FDA Updates Cybersecurity Guidance: Key Changes and Clarifications
The FDA released an updated version of its cybersecurity guidance document for pre-market submissions on June 27, 2025, marking the first revision since the original September 2023 release.
Below you’ll find redlined version of the 2025 guidance as compared to the 2023 version, along with a video explaining some of the key differences. .

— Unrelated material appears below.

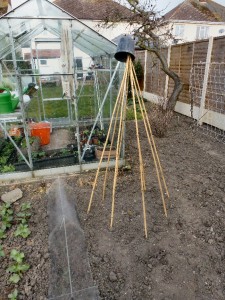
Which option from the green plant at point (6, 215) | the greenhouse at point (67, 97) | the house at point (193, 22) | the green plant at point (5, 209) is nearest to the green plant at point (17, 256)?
the green plant at point (6, 215)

While the document shows approximately 1,300 tracked changes, the core requirements remain fundamentally unchanged—FDA has focused on clarification and additional context rather than introducing new mandates.
Key Takeaways
Bottom Line: The updated guidance provides more clarity and context but doesn’t change the fundamental scope of the guidance or cybersecurity requirements for medical device manufacturers. If your device has software, this guidance likely applies regardless of internet connectivity.
Major Changes
• New Section 7 Added: FDA explicitly defines “cyber devices” and clarifies Section 524B requirements of the FD&C Act, distinguishing between cyber devices (a subset) and all devices covered by the guidance
• Expanded Scope Clarification: The cybersecurity guidance applies to any medical device with software, not just network-enabled devices—including firmware and programmable logic like FPGAs
• Updated Standards Reference: Now points to ANSI/AAMI SW96 (an actual standard with requirements) alongside TIR 57, providing manufacturers with clearer implementation guidance
• Enhanced Context: Added real-world examples like the 2020 German hospital ransomware attack to illustrate cybersecurity risks
Scope and Requirements Framework
• Guidance Scop vs FD&C 524B Scope: FDA’s scope and requirements are supersets of Section 524B—meeting FDA guidance automatically satisfies 524B, but not vice versa
• Risk-Based Approach: Cybersecurity documentation requirements are based on cybersecurity risk, not safety risk levels from other FDA guidance documents
• Non-Probabilistic Risk Assessment: Unlike traditional safety risk management, cybersecurity focuses on exploitability and impact rather than probability and severity
Technical Clarifications
• Cyber Device Definition: Must have software, ability to connect to internet (intentionally or not), and be vulnerable to cybersecurity threats
• Internet Connectivity Interpretation: Includes indirect connections through USB ports, WiFi, Bluetooth, NFC, or any hardware connector that could enable internet access
• Ongoing Process: Threat modeling and security assessments must occur throughout the product lifecycle, including post-market
• SBOM Requirements: Software Bill of Materials must be machine and human readable, covering both third-party and proprietary software components
Practical Implications
• Existing Devices: Previously cleared devices still need full cybersecurity documentation if modifications are submitted to FDA
• Reasonable Assurance: Interpreted as properly completing the 12 required cybersecurity attachments that FDA expects
• Safety Integration: Cybersecurity must be linked to safety risk management. They are different and separate, but interrelated.
The updated guidance reinforces that cybersecurity is now a permanent fixture in medical device regulation, with FDA emphasizing that security, safety, and usability are distinct but interrelated processes that must all be addressed in device development.